You car may soon be watching you. Technology that watches your eyes as you drive and warns you when they are off the road for too long is quickly being implemented by automakers. 

Aleksandra Glustsenko, ThinkStock

Advanced driver assistance systems (ADAS) employs the use of a lens behind the steering wheel to warn drivers when their eyes stray to text, doze off or engage in other distractions.

"This eye-tracking technology will largely be one component in a portfolio of systems that help assist and support the drivers into the future," said Jeremy Carlson, a senior analyst for IHS Automotive.

How does ADAS work?

The technology monitors the eye's movements by tracking eye-direction and how quickly a driver blinks and reopens his eyes. For example, the blinking patterns for drivers that are fatigued or drowsy tend to slow down

"It looks at how wide open your eyes are during the drive state. And kind of looking at that and trying to interpret how it is changing over time to signal how fatigued or distracted you might be," Carlson said.

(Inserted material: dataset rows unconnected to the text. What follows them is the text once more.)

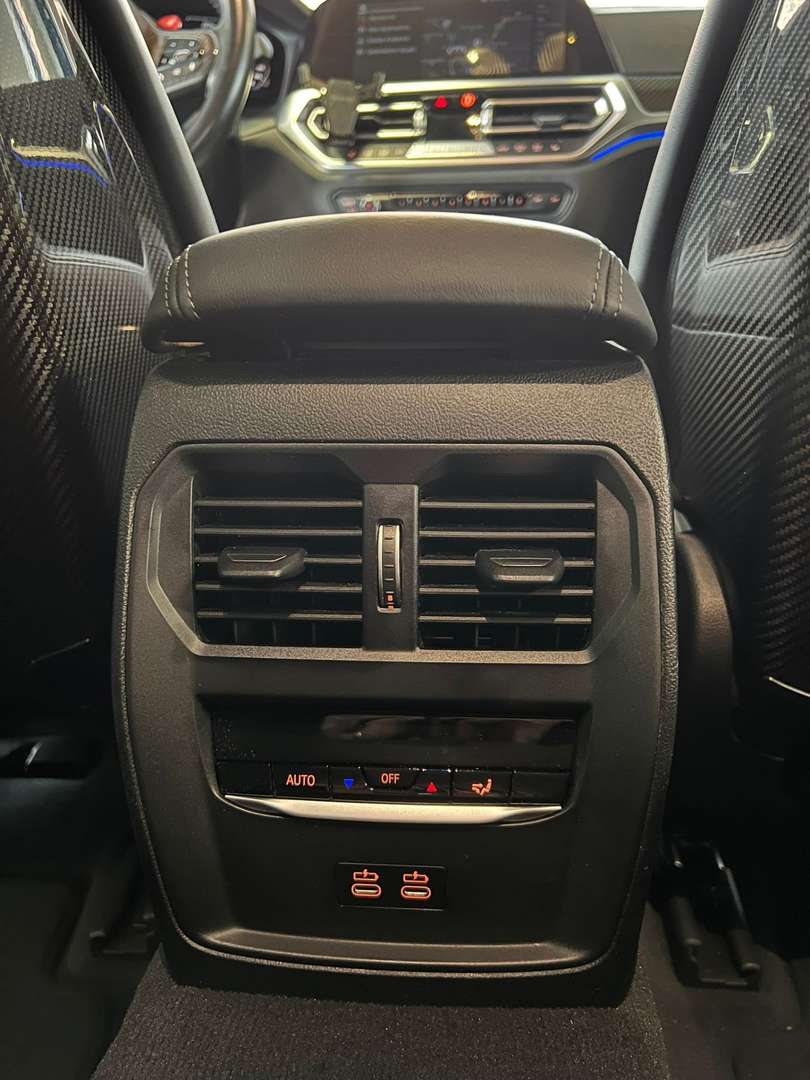 BMW M3 - 2021 - Joinsteer - #11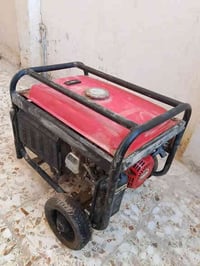 مولدة للبيع متروكة تقريبأ صيف كامل  تنباع موشغالة منعرف شنو عطلها سعره...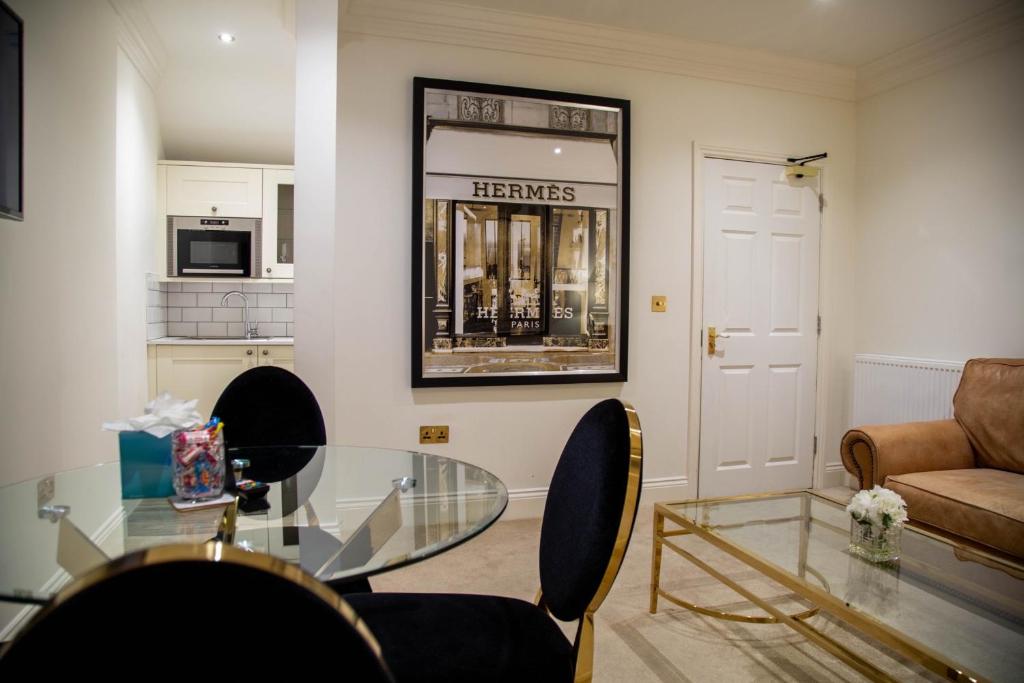 The Hotel Chester - Resim 32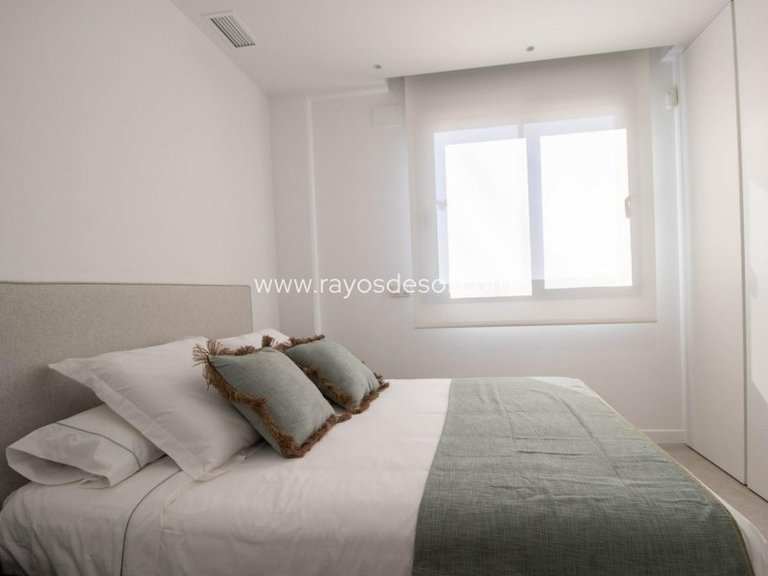 Villa for Sale in Finestrat, Alicante 46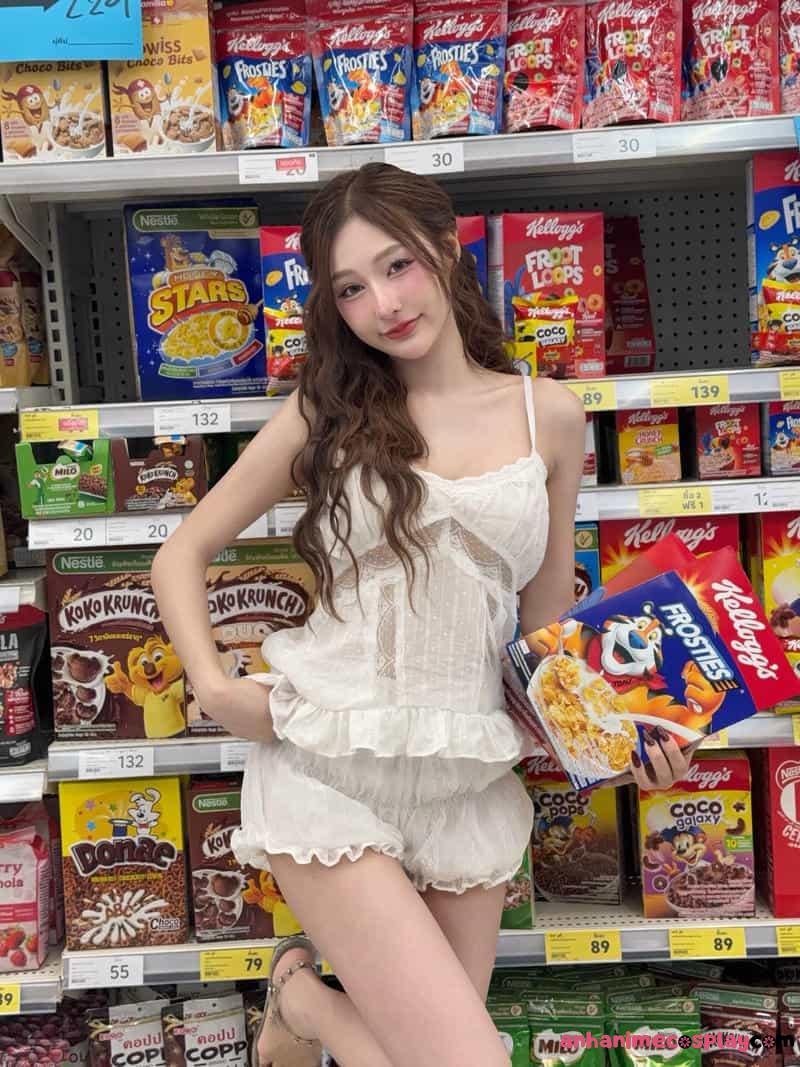 Tải ảnh gái xinh cười mới nhất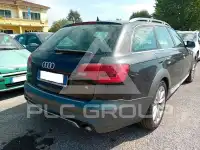 2007 Audi A6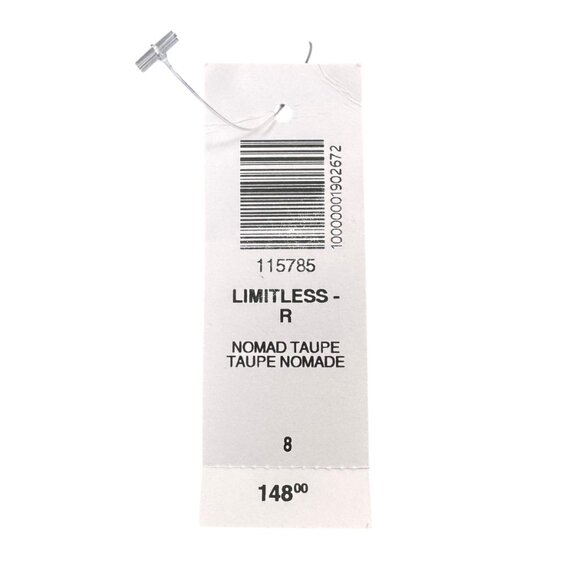 Wilfred | 8 | The Limitless Pant | High-rise | Wide-leg | Minimalist | Classic - Picture 5 of 16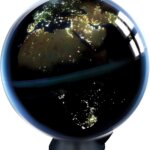 Globo City Lights -Buki
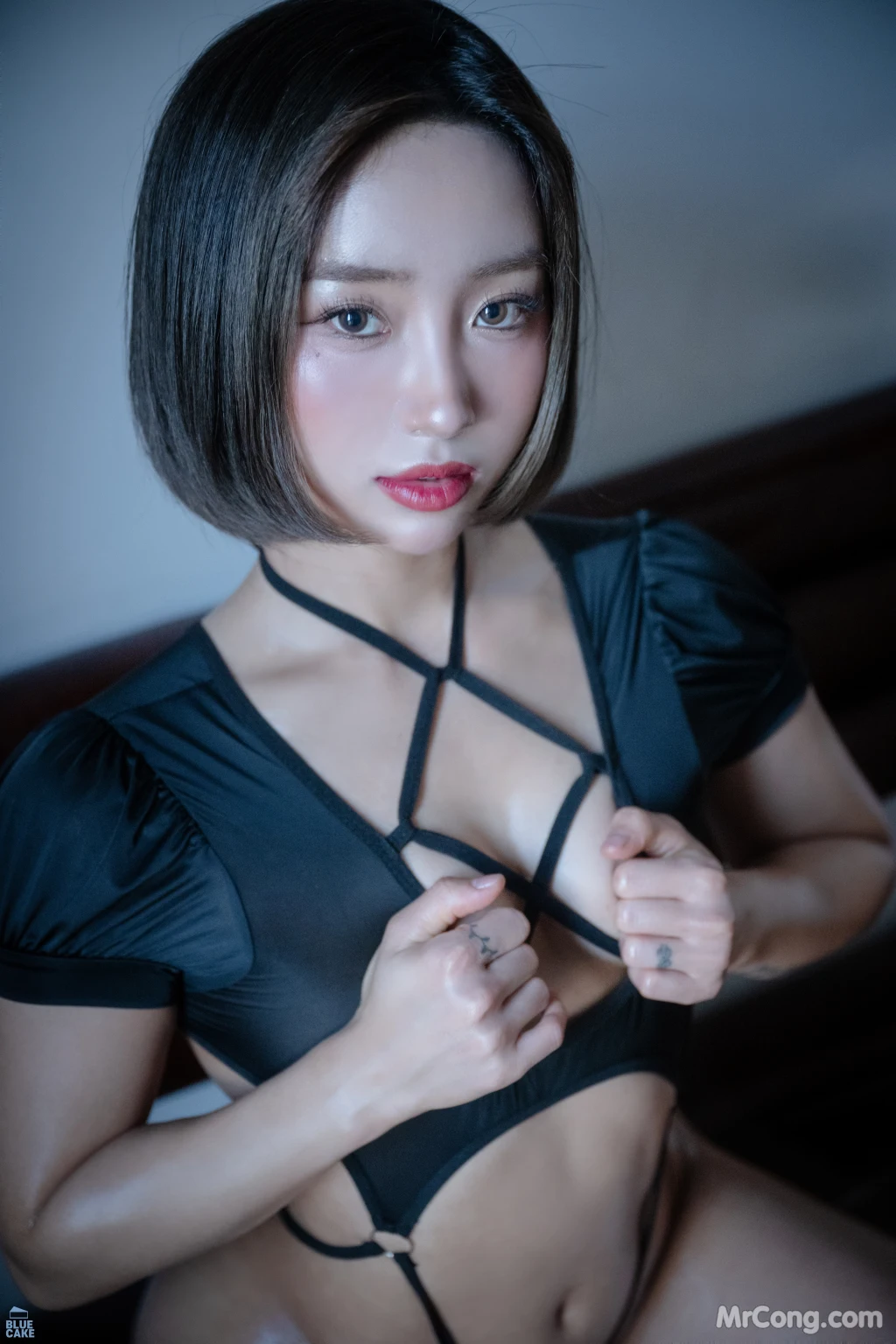 [BLUECAKE] Booty Queen: PICK ME Suit (63 photos) – Page 3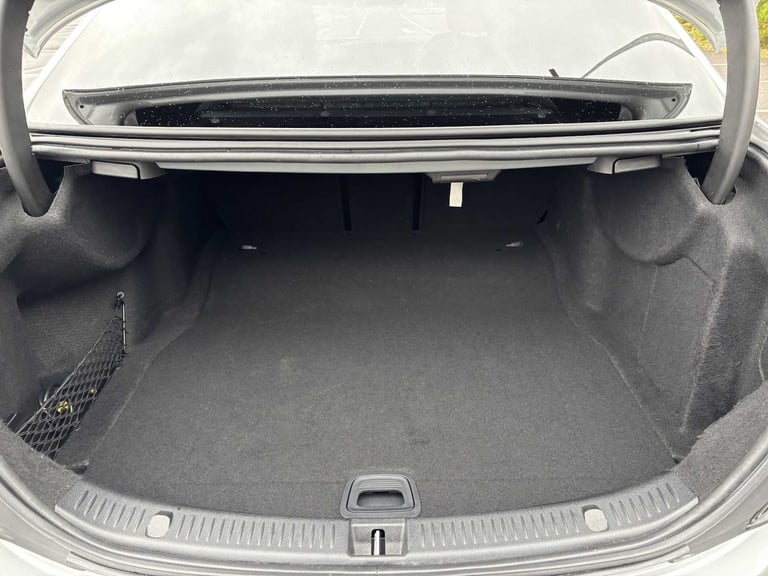 2018 Mercedes-Benz E-Class E43 4Matic Premium 4dr 9G-Tronic Saloon Petrol Automatic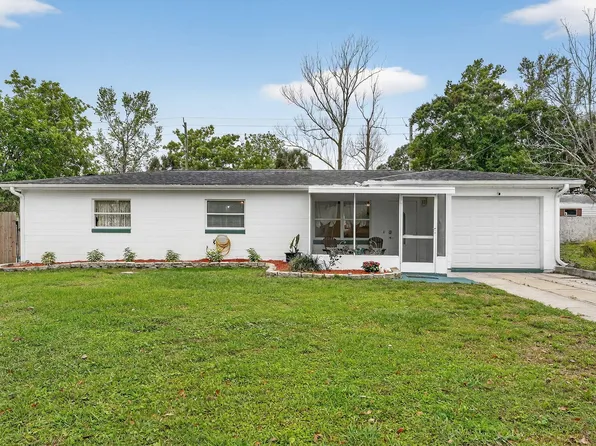 1707 Mantes Drive, Cocoa, FL 32926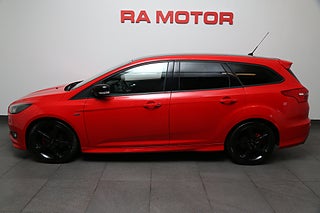 Kombi Ford Focus 3 av 25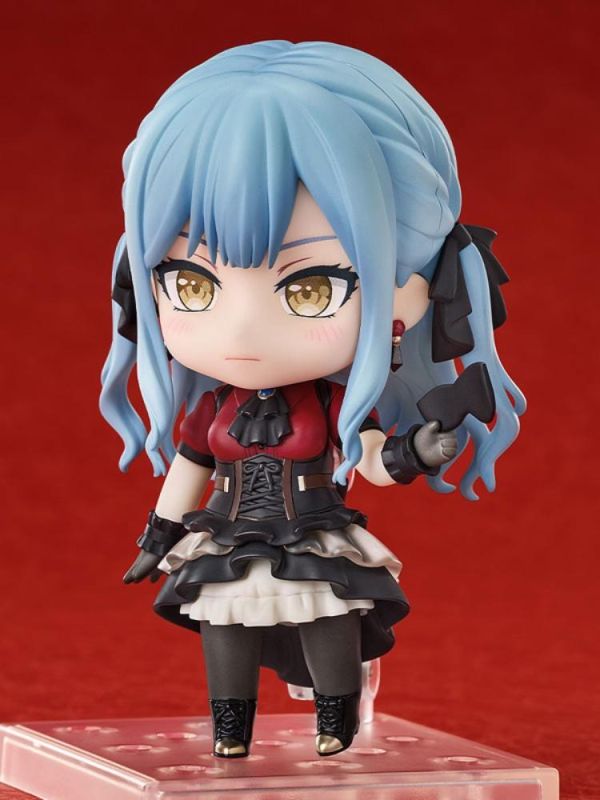 (預購) Good Smile 黏土人 3053 BanG Dream! Ave Mujica Oblivionis 20260809 Good Smile 黏土人 3053 BanG Dream! Ave Mujica Oblivionis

And while ADAS is not standard in new vehicles, the pace of innovation within the automotive industry has been quickening thanks to shorter product cycles and faster implementation of new technologies, according to Carlson.

Seeing Machines is one company behind ADAS that is currently working with several car manufacturers to implement the technology. Toyota and Lexus already offer an option to warn drivers if they are not looking ahead and might have a collision.

In the U.S., more than nine people are killed and over 1,153 people are injured in accidents each day that involve a distracted driver, according to the Centers for Disease Control and Prevention.  In 2012, more than 3,300 people were killed in car crashed involving distracted driving.

Could ADAS help prevent tragedies on the roadways?

"It's certainly something that can help keep drivers on task in this day and age of driver distraction with smartphones and other things being brought into the vehicle. It is important that we keep drivers focused on the task at hand, and this is one way that these systems within the vehicle can help," Carlson said.